Small, dumpy bird boasts beautiful blue

Posted May 16, 2011, at 9:09 p.m.

I love the month of May for the many birds that return and for the ease of seeing them before the leaves are fully out. May is the best month of the year! Some recent returnees include a Northern parula (a species of warbler), a flock of chimney swifts and a rose-breasted grosbeak.

David Sibley’s “Guide to Birds” book says, “Northern parula is small, dumpy and short-necked with a pointed bill and a fairly short tail.” I call the parula “beautiful” because of the blue on the face, head, neck, tail and wings. The breast, throat and bottom part of the bill — lower mandible — are brilliant yellow. A rufous-colored band crosses the breast, which makes it even more beautiful.

“Parula” in Latin means “tiny titmouse.” But parulas are in the warbler family, not related to chickadees and titmice. I enjoy looking for parula nests, but I don’t usually find them — I’ve seen only three in my life. The nest looks like a tennis ball stuck in an “old man’s beard,” a long, gray-green lichen that hangs off branches of a spruce or fir tree.

Looking up in the sky, I saw six chimney swifts flying like cigars with wings. Swallows were traveling with the swifts but swallows fly low in the sky; swifts fly higher. Swifts also have a curve in the wing like a scimitar, not a bend in the wing like the swallows, making them easy to identify which are swifts and which are swallows.

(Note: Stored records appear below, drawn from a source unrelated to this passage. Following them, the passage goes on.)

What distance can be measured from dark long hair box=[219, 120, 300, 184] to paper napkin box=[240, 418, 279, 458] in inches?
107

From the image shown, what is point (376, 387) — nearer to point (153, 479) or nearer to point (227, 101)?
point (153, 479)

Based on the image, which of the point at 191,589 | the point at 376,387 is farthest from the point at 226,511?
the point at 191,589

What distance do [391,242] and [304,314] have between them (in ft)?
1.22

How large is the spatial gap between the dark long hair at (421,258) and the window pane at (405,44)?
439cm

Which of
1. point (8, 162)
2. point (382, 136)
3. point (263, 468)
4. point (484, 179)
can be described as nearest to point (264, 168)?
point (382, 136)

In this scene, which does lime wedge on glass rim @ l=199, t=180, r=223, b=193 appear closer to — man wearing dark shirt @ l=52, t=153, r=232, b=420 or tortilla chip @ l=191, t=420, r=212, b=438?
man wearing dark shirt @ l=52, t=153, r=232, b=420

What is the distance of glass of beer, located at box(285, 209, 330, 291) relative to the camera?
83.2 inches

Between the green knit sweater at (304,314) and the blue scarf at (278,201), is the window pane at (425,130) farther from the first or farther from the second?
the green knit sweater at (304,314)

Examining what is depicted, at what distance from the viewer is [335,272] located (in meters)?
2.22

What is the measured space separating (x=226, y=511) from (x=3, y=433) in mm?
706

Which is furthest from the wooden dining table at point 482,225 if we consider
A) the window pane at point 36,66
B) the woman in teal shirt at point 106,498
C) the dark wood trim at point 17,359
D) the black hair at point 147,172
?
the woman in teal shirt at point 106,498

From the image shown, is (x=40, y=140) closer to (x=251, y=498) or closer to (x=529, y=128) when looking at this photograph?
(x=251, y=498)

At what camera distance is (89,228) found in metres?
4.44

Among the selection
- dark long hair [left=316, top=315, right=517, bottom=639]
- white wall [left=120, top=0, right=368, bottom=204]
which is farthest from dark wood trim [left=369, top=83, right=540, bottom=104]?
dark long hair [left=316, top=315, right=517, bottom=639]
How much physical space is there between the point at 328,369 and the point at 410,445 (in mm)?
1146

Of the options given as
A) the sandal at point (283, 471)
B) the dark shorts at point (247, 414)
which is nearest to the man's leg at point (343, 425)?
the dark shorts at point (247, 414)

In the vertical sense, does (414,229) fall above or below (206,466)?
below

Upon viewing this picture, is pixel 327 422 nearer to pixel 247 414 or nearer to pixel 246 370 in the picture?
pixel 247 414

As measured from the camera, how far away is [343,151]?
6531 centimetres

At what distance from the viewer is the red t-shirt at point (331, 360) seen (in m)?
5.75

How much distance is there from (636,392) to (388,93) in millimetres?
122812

At my apartment, a rose-breasted grosbeak was sitting and eating sunflower seeds. This one was gorgeous, with black on his head, back and wings and a triangle of rose red on his breast. His rump is white, and so is his belly. I think that the rose-breasted grosbeak is the only bird with a white beak. When the light is just right and I walk, s-l-o-w-l-y to the window, I can get to within eight inches of the bird. No binoculars needed.

From 7 a.m. to 8:30 a.m. Saturday May 21, I’ll be leading a bird walk with Hope Brogunier in Walden Parke Preserve in Bangor. From Essex Street, turn onto Walden Parke Way, then go right on Tamarack Trail to the end. This walk is free.